A coroutine in a tight synchronous loop without await/sleep cannot be cancelled until it yields:

async def loop_forever():
  for i in range(1_000_000):
    pass # no yield, not cancellable here
  sleep(0) # cancellable from this point on

For deadline-driven cancellation use with_timeout.

Exception types

ExceptionWhen
TimeoutErrorwith_timeout deadline expired
CancelledErrorreserved for user-thrown; not auto-raised by cancel()

Both live in the built-in exception namespace and match except clauses normally.

Limitations

  • No preemption, while True: pass inside a coroutine blocks the scheduler.
  • Silent cancellation, cancel(coro) stops the coro; the body doesn’t see CancelledError. Use with_timeout for deadline-as-exception.
  • Cooperative host loop, scheduler suspends to the host when it can’t progress synchronously (pending timer/frame/event); embedder resumes via run_start / run_resume / run_push_event. The legacy non-suspending run cannot resume, code using sleep(n>0), frame(), or an empty receive() must run via the driver loop; statements after a top-level run() don’t execute after a yield.
  • async for works against any for-iterable plus coroutines and async generators (async def with yield). Each iteration resumes to the next yield. No __aiter__ / __anext__ dispatch on user classes, write an async def generator. Behaviour over lists/tuples/dicts is identical to regular for.
  • async with reuses sync dispatch (__enter__ / __exit__); __aenter__ / __aexit__ aren’t consulted. For async setup/teardown, use try / finally with explicit await.
  • No async comprehensions, [x async for x in it] unsupported.
  • No gen.send / throw / close, generators and coroutines are one-way producers.

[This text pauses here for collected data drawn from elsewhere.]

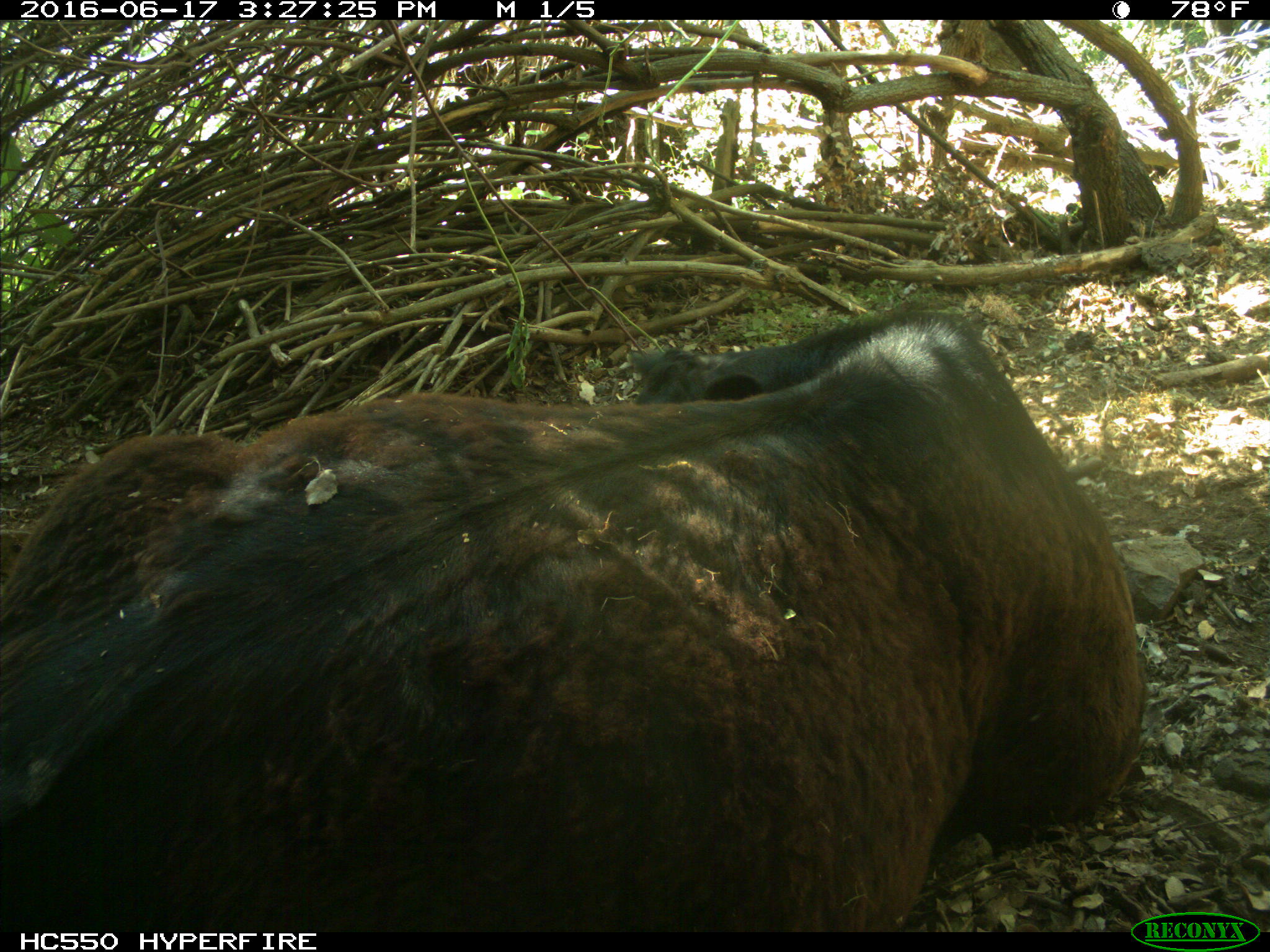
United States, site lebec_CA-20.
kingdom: Animalia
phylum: Chordata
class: Mammalia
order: Artiodactyla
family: Bovidae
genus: Bos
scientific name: Bos taurus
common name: domestic cow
Bos taurus (domestic cow).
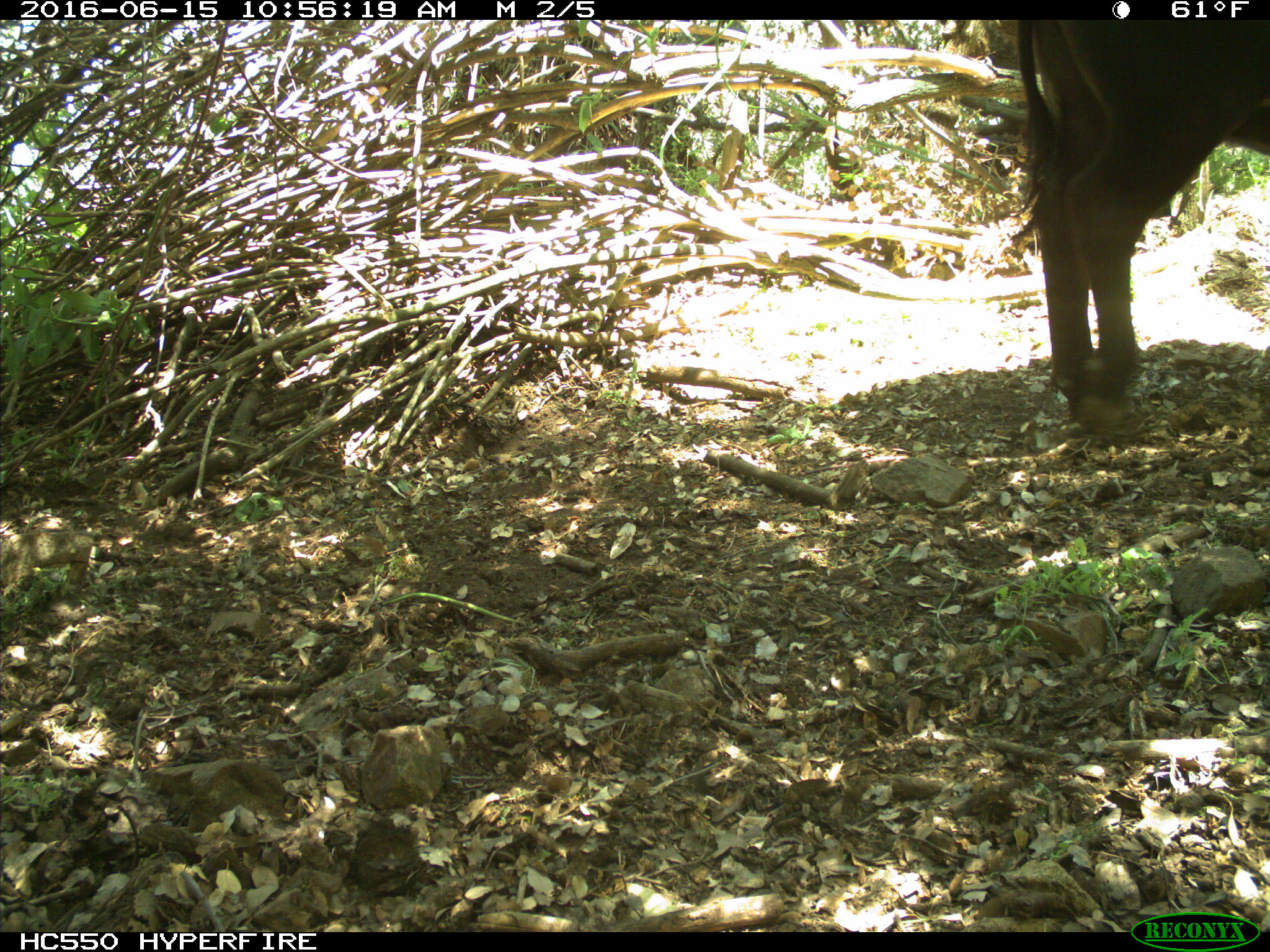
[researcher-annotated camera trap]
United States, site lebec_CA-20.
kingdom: Animalia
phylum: Chordata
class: Mammalia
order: Artiodactyla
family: Bovidae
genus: Bos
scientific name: Bos taurus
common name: domestic cow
Bos taurus (domestic cow).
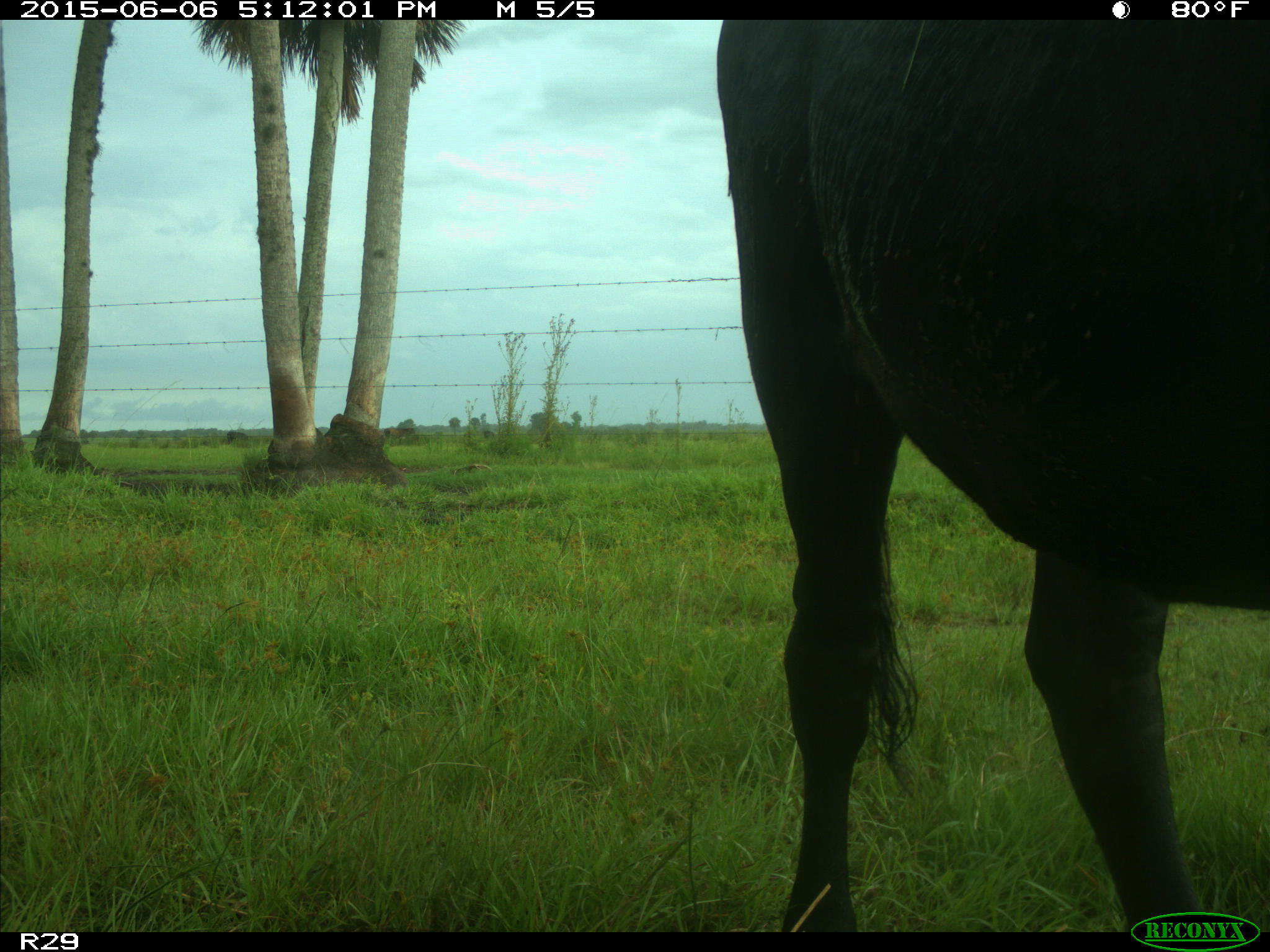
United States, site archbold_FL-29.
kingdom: Animalia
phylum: Chordata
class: Mammalia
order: Artiodactyla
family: Bovidae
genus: Bos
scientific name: Bos taurus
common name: domestic cow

For bidirectional flow, use run / gather and pass messages via args.
  • receive() blocks indefinitely, empty queue + no run_push_event leaves the coro parked in WaitingEvent. Pair with with_timeout for a deadline.

Time capability

Scheduler reads from vm.time_hook. WASM hosts wire it to Date.now() * 1e6 via the host_now_ns import; native hosts use std::time::Instant. Without a hook, sleep advances a virtual clock so deterministic tests interleave correctly.